Ido Fluk’s ‘The Ticket’: A Man Juggles Faith and Desire in Effort to Retain His Sight

Ido Fluk’s ‘The Ticket’: A Man Juggles Faith and Desire in Effort to Retain His Sight
Kerry Bishe and Dan Stevens. (Zachary Galler)
Catherine Yang
4/2/2017
Updated:
4/7/2017

Filmmaker Ido Fluk is not religious, but he has long been fascinated with the idea of faith and observing how it coexists with the American dream.

In his first American film (his second feature, after his crowdfunded 2011 Israeli film, “Never Too Late”), Fluk tells the story of a blind man who has to come to terms with himself as he recovers his sight. “The Ticket” opens in theaters and on demand on April 7.

It is an intimately textured sensory experience that takes place in a small town where nobody is who they seem to be at first glance. There is nothing over the top about the film, despite the seemingly miraculous plot. It raises questions about human nature that have provoked discussion at early screenings, with viewers eager to share their perspectives on life.

The Ticket

James Harvey, played by Dan Stevens (who recently starred in the blockbuster “Beauty and the Beast”), is a devout man who lost his sight at a young age. 

At the beginning of the film, we see the world through his eyes—unintelligible shapes and colors. He tells the story of a man who prayed to God every single day, praying to let him win the lottery. An angel asks God why he doesn’t let the man win, and God responds, “Well, I'd love to, but he’s never bought a ticket.”

- [Instructions for the task]
Answer these from the review of "The Ticket":
1. On what date does the film open in theaters and on demand?
2. What is the title of Fluk's crowdfunded 2011 Israeli film?
3. In the story James Harvey tells, what does the man pray to God for every day?

- [Data lines]

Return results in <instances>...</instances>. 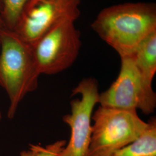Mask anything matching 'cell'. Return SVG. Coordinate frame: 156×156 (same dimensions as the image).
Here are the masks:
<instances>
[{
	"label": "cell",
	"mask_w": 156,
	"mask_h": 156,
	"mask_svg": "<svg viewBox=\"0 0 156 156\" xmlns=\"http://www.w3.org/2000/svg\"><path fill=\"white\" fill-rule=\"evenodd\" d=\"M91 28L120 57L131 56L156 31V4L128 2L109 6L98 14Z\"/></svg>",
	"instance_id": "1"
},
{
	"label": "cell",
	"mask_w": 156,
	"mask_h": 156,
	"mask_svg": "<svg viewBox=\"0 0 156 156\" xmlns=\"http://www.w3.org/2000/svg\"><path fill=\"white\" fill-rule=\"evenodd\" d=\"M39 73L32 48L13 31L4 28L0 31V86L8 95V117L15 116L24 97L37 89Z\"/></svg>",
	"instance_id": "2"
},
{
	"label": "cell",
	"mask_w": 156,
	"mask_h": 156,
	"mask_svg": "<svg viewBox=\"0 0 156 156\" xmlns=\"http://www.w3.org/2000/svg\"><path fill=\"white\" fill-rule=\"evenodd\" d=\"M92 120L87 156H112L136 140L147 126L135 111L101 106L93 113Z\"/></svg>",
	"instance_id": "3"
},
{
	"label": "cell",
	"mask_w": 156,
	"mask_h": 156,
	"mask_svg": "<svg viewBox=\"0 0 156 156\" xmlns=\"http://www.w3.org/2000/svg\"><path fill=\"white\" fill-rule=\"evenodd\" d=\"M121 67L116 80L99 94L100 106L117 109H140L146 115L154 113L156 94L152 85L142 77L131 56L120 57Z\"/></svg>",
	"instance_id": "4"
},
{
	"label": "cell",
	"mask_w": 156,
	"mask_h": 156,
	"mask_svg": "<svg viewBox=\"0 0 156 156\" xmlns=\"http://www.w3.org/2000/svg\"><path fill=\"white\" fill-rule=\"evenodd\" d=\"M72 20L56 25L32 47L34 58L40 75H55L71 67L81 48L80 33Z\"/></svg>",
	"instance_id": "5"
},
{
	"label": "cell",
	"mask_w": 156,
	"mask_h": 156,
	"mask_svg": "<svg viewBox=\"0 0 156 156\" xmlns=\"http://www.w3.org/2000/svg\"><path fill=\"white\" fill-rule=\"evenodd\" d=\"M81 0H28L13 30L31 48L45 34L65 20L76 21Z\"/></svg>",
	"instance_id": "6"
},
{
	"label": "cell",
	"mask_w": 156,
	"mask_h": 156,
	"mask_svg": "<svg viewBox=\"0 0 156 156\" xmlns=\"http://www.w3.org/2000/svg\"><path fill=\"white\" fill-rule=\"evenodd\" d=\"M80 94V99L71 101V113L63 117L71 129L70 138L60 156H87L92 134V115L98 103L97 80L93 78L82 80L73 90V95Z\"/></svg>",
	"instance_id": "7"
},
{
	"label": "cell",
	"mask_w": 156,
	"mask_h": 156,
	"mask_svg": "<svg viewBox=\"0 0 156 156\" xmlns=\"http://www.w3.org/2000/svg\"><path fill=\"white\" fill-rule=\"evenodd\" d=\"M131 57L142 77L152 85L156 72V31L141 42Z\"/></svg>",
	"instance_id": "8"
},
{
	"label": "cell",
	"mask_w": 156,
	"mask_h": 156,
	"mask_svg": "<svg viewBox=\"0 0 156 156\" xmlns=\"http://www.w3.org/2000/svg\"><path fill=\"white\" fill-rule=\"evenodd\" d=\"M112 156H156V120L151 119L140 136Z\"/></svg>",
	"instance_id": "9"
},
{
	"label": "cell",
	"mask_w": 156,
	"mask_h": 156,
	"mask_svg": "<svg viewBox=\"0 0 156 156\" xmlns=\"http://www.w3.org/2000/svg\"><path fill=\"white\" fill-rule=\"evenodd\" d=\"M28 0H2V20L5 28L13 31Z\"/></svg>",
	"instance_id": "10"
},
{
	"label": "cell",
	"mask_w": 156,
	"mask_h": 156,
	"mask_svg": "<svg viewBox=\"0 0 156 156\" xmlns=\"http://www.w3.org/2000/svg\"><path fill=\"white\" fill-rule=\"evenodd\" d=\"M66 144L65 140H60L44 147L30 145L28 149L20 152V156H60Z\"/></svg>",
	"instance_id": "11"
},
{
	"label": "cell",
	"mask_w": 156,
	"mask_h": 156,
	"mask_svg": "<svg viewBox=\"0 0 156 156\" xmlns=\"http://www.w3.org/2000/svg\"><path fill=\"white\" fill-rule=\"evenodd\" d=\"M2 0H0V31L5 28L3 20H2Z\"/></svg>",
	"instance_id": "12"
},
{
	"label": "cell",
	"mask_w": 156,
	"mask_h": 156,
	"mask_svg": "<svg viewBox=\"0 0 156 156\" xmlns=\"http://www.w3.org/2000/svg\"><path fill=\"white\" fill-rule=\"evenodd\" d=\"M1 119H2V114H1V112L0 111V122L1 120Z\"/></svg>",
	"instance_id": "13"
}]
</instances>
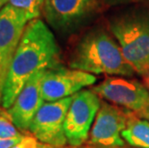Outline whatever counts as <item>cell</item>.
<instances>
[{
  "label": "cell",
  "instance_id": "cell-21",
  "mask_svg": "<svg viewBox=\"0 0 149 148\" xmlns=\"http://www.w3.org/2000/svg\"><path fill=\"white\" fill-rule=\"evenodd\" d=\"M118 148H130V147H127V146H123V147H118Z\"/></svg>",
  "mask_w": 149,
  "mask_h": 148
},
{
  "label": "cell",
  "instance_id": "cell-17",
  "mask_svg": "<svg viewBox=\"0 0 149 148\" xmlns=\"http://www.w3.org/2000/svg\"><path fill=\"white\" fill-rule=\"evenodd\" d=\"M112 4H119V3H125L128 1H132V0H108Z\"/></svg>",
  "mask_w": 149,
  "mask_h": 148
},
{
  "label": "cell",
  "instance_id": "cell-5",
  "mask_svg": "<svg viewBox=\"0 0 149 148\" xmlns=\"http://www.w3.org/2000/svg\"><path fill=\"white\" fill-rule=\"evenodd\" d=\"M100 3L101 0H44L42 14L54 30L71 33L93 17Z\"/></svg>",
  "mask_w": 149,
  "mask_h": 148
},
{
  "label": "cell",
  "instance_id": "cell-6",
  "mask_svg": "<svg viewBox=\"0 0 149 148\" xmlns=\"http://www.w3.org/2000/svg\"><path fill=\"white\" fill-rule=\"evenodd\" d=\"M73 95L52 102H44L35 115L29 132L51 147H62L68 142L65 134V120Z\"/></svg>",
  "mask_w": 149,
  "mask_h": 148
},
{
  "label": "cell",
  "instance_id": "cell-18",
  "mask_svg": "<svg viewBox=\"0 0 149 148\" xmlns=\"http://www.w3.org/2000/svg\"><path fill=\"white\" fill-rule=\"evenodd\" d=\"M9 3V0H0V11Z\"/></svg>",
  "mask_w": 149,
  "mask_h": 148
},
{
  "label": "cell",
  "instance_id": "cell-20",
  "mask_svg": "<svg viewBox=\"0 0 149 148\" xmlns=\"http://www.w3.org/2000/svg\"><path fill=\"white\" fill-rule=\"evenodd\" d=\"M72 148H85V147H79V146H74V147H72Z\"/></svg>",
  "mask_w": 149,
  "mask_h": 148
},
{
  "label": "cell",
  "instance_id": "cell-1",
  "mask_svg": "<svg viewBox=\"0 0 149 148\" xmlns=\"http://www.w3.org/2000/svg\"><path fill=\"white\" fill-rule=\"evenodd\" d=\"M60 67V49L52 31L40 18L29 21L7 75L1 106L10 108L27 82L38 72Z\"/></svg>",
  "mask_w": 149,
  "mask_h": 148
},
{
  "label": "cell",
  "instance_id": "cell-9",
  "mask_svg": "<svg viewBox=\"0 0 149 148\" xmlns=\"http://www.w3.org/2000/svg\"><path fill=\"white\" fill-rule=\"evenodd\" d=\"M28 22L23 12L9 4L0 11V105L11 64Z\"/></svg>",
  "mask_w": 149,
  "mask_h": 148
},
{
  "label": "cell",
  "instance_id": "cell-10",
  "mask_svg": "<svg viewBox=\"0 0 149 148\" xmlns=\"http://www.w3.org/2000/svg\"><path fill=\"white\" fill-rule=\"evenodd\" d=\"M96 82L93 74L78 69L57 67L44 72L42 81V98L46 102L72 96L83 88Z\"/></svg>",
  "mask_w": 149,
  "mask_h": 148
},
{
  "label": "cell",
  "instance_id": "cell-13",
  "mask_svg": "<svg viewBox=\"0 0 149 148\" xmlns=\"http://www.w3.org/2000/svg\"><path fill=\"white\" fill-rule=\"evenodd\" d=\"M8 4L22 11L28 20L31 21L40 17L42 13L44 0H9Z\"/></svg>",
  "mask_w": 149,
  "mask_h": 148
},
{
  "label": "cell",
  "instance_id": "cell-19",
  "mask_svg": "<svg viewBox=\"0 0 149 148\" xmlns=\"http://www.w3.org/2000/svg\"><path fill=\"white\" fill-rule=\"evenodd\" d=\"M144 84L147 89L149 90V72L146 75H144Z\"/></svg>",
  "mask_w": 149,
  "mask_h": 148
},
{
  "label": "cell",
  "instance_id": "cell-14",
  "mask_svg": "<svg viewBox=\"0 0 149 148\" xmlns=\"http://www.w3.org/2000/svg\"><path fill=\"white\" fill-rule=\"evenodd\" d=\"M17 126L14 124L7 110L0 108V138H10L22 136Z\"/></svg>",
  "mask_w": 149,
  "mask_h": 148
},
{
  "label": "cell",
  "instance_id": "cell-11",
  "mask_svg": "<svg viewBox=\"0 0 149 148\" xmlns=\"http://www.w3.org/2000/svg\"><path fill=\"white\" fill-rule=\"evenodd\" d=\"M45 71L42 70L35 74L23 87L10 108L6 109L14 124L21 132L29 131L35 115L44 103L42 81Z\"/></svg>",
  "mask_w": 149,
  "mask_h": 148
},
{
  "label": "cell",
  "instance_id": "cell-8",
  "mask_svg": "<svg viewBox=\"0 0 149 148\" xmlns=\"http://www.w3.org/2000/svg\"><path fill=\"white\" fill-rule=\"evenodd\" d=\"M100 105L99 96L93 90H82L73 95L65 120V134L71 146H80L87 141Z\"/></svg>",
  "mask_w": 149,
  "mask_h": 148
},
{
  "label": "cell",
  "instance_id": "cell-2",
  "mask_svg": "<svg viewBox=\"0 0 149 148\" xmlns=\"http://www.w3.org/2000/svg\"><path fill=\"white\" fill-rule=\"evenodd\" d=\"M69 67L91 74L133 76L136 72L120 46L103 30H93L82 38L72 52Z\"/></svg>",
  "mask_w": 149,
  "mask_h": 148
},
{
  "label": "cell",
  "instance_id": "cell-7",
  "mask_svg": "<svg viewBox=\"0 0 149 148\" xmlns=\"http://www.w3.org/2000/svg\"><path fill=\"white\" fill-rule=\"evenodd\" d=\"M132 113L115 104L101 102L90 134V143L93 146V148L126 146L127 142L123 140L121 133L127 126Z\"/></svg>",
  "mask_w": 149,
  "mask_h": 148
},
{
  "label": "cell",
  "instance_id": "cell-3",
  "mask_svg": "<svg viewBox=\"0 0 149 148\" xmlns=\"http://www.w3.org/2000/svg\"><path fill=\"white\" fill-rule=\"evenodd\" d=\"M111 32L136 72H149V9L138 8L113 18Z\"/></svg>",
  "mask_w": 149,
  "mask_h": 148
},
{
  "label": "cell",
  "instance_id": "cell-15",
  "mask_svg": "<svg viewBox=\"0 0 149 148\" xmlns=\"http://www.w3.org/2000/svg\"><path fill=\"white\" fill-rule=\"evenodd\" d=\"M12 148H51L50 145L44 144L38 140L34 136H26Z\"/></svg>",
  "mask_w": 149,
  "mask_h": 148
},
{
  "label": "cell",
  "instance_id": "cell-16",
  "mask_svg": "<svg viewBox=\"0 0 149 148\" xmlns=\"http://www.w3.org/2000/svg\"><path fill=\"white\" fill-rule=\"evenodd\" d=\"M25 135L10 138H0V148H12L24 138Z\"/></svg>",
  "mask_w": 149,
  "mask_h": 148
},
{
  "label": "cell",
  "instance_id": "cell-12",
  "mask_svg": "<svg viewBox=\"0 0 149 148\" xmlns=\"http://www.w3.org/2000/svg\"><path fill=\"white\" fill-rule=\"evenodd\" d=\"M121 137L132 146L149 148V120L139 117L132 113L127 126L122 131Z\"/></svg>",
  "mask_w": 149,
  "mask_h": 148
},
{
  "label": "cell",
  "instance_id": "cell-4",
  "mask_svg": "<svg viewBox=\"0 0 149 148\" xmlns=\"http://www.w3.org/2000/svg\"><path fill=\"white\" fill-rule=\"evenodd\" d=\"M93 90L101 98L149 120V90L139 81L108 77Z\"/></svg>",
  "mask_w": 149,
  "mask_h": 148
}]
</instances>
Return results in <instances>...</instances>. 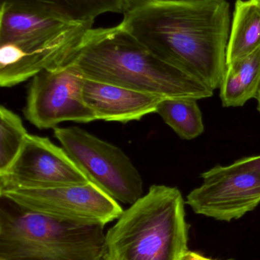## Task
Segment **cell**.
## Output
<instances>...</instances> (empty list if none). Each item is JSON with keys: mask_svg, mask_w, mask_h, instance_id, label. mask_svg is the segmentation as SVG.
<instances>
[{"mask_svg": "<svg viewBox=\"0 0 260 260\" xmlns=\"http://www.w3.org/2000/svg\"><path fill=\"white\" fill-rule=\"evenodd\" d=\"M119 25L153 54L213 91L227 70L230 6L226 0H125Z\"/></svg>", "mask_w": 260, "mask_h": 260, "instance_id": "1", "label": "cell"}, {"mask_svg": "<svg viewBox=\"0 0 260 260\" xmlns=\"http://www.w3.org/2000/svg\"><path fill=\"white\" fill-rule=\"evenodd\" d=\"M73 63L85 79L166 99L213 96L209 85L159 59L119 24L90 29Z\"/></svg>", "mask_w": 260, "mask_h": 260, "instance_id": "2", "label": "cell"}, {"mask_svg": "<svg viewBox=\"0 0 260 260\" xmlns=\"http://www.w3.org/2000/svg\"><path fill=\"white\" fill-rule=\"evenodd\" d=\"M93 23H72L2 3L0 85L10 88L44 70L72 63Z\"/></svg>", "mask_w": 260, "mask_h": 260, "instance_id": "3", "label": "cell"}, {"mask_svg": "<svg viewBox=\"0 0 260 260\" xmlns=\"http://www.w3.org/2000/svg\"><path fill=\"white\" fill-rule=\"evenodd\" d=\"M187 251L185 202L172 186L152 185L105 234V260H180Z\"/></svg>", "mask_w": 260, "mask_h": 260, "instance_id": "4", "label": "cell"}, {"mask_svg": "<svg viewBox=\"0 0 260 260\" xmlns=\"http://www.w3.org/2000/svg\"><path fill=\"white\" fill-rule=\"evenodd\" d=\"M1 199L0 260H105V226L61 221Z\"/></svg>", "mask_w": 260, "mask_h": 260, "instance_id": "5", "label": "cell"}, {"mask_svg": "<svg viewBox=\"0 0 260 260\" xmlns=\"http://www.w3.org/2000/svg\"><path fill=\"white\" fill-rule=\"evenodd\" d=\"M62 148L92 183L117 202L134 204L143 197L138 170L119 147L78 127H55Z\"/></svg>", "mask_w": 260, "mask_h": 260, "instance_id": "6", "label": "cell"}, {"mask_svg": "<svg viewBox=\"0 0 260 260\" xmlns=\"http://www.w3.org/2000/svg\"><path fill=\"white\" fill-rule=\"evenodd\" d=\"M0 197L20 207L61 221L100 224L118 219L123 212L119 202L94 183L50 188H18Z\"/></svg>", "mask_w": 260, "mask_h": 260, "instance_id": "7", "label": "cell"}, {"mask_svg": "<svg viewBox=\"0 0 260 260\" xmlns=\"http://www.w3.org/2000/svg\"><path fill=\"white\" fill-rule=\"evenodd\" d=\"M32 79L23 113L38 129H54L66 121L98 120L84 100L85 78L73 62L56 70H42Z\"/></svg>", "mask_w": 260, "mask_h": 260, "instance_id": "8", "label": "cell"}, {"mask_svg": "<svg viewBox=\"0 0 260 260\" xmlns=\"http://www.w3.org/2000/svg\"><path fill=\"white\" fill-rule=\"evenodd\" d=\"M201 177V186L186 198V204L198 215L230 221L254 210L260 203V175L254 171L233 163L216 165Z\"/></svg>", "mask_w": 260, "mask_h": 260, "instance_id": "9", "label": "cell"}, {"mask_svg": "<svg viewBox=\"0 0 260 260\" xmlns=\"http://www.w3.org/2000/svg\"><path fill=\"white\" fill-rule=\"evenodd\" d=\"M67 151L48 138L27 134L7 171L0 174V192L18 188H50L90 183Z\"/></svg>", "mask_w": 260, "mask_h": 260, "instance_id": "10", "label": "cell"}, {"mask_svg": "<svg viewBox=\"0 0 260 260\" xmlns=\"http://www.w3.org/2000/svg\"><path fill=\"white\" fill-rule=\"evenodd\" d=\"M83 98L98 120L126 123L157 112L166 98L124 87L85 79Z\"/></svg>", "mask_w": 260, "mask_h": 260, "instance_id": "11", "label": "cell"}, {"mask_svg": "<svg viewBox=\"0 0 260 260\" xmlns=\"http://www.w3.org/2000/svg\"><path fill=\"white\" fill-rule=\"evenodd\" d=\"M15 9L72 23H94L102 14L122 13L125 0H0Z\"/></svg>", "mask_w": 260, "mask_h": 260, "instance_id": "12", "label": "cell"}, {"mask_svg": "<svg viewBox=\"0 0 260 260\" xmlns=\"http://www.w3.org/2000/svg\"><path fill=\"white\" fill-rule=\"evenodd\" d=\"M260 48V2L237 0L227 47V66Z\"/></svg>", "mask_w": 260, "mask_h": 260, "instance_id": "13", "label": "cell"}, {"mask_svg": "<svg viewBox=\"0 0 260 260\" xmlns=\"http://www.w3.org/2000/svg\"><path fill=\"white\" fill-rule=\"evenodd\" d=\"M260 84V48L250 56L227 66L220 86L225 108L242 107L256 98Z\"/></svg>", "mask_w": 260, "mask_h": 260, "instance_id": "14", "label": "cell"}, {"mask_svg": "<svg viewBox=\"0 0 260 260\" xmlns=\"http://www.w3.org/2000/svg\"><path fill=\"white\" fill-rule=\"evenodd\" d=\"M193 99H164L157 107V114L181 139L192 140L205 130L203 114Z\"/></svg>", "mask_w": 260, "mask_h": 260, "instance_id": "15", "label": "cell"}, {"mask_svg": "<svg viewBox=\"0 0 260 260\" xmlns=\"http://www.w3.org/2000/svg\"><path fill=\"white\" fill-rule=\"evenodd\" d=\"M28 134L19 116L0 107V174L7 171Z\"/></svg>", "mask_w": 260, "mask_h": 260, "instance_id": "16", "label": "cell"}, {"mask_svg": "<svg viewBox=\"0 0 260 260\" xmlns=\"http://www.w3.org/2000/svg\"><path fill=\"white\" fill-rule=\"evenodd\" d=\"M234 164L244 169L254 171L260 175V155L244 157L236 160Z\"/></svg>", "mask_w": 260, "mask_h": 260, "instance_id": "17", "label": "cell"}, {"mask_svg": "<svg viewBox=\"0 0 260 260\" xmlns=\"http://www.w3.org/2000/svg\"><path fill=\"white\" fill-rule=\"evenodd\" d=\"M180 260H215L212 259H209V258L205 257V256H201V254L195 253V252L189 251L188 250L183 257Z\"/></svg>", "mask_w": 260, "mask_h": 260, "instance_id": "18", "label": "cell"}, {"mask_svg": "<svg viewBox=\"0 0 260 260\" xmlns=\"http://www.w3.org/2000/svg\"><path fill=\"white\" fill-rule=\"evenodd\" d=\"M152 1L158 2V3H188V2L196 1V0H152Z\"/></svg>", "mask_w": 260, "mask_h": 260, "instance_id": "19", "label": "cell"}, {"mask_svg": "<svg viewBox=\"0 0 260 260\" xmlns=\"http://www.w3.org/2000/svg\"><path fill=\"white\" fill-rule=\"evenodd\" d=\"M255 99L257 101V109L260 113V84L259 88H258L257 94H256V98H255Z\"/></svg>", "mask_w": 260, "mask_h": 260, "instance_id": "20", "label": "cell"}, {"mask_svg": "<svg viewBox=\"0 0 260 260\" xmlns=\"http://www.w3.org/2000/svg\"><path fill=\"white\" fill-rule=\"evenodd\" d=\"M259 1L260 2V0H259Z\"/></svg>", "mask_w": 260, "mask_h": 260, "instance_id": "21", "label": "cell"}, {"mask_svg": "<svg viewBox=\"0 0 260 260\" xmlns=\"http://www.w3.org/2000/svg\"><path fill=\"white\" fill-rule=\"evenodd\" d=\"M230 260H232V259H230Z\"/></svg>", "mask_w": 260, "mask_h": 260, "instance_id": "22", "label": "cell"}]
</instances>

- [Problem solution]
1. April 7
2. "Never Too Late"
3. To let him win the lottery